Dr Ahmad: I have had the opportunity to work with Med Global and other organizations and treating other refugee groups in medical missions around the world and I will say there is nothing like this. I’ve been in fields in Greece taking care of Syrian refugees and there were hanging refugees in Bangladesh where it was, those were extremely difficult situations. The difference between those things and this is that this is a killing box. There’s no way to escape and the ongoing trauma daily, every hour, is unimaginable. We sat as physicians and family members and people home, back home, in the States where I’m from, and we watched things on TV and saw some news clips from news agencies like yours or social media and we cried and we were worried, and that’s what was the impetus for me to come and when I landed here, from the moment I landed and I saw a level of devastation I could have never ever have imagined it based on what I had seen. The videos and these interviews never do it justice. The blood on my hands and the eyes I have closed for the final time of patients on the floor because they don’t have stretchers and medication, the screams of horror from mothers who lost their children. It will, you know, it will be with me forever.
Interviewer: What’s urgently needed inside the hospital now? Just to, I know it’s too much going on inside the hospital with the lack of medical supplies, exhaustion of medical staff as well, but to save life, what’s needed right now?

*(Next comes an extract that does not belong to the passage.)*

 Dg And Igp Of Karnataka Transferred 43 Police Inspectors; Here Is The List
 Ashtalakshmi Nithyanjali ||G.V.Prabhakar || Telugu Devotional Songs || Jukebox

Dr Ahmad: The bleeding has to stop, the bombs have to stop and access to all types of humanitarian have to be allowed. You know, If there’s any doubt from anybody whether or not humanitarian aid has been allowed I can promise you the answer is no. I was restricted. I had multiple suitcases of many wonderful people in America who knew that something was going on and tried to donate and help with medical supplies and I wasn’t allowed to bring anything except a suitcase. The hospital is empty of the supplies you need to take care of the death and dying. If I can say one last thing that I think is important to understand in terms of the greater scope of what’s happening. When we heard the numbers of how many had died 16,000 children and 35, 45, 45,000 other people civilians being killed in this and the number is underestimated. The reason I say this is, as a medical professional, this ICU where I work today is full of DKA patients, diabetic patients who get a very treatable disease but they are dying of the most simple thing, because the insulin is unavailable, because they are not allowed to bring it in and refrigeration is gone. There are people dying of chronic… as many amputees as they are from the trauma, there’s amputees of diabetes uncontrolled and these people will be permanently disabled after this war. The numbers are vastly, I would say, four or five, six times higher easily. Let alone the ones who will die in the decades coming from both the psychiatric trauma and the physical disabilities associated with what’s happened in the last nine months. What they need in the hospital is, what they need in the hospital is the bombing to stop and some level of stability and flow of humanitarian aid and medical supplies.
Interviewer: Dr. Ahmad, thank you so much for your insight. Thank you.